Il aura fallu attendre à peine plus de six mois pour que la Cour de justice de l’Union européenne (CJUE) transpose à un contrat de crédit-bail l’analyse qu’elle avait retenue à la fin de l’année 2018 dans l’arrêt MEO(1).
Par Armelle Abadie, avocat counsel en fiscalité. Elle conseille et assiste les entreprises, notamment en immobilier, dans l’ensemble des sujets relatifs à la TVA ainsi que dans le suivi et la gestion de contrôles fiscaux et de contentieux.
Pour mémoire, dans cette affaire rendue dans le cadre d’une résiliation anticipée d’un contrat d’abonnement assorti d’une période minimale d’engagement du client auprès d’un opérateur de téléphonie, la Cour avait jugé que l’indemnité versée par le client devait être soumise à la TVA au motif qu’elle constituait la contrepartie que le client s’était engagé à verser pour bénéficier des services. Cette indemnité avait été dès l’origine contractuellement prévue en cas de défaillance du client et son montant correspondait exactement à la rémunération nette que le prestataire aurait encaissée si le contrat s’était poursuivi jusqu’au terme convenu.

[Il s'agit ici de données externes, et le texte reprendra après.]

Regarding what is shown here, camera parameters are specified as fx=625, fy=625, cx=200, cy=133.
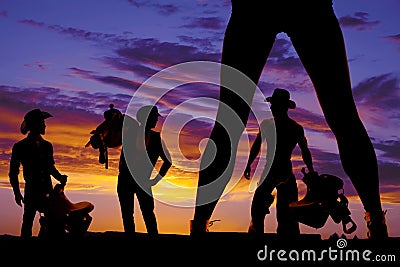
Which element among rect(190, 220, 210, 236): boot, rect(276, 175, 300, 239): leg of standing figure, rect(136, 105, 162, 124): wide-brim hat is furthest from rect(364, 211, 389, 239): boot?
rect(136, 105, 162, 124): wide-brim hat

La Cour avait alors retenu une approche économique selon laquelle, dès lors que l’indemnité était convenue entre les parties dans le contrat initial, elle faisait partie de son équilibre économique global et devait donc être taxée à la TVA comme l’auraient été les services fournis par l’opérateur de téléphonie.
Ce raisonnement a été repris dans un arrêt du 3 juillet 20192. La question préjudicielle soumise à la CJUE portait sur la possibilité, pour un crédit-bailleur, de réduire la base d’imposition à la TVA d’un contrat de crédit-bail pour tenir compte du montant des loyers impayés par son locataire. C’est à l’occasion de cette question que la Cour a précisé que l’indemnité de résiliation anticipée prévue par un contrat de crédit-bail immobilier avec option d’achat doit être regardée comme la contrepartie d’une prestation de services individualisable effectuée à titre onéreux et soumise à la TVA.
Rappelons que les indemnités versées par un preneur ou un crédit-preneur à l’initiative d’une rupture anticipée d’un bail ou d’un crédit-bail ne sont généralement pas taxées car elles ne rémunèrent aucun service individualisé (à l’inverse des indemnités de résiliation anticipée versées par le bailleur ou crédit-bailleur considérées comme la contrepartie du service rendu par le preneur ou le crédit-preneur de libérer les locaux par anticipation).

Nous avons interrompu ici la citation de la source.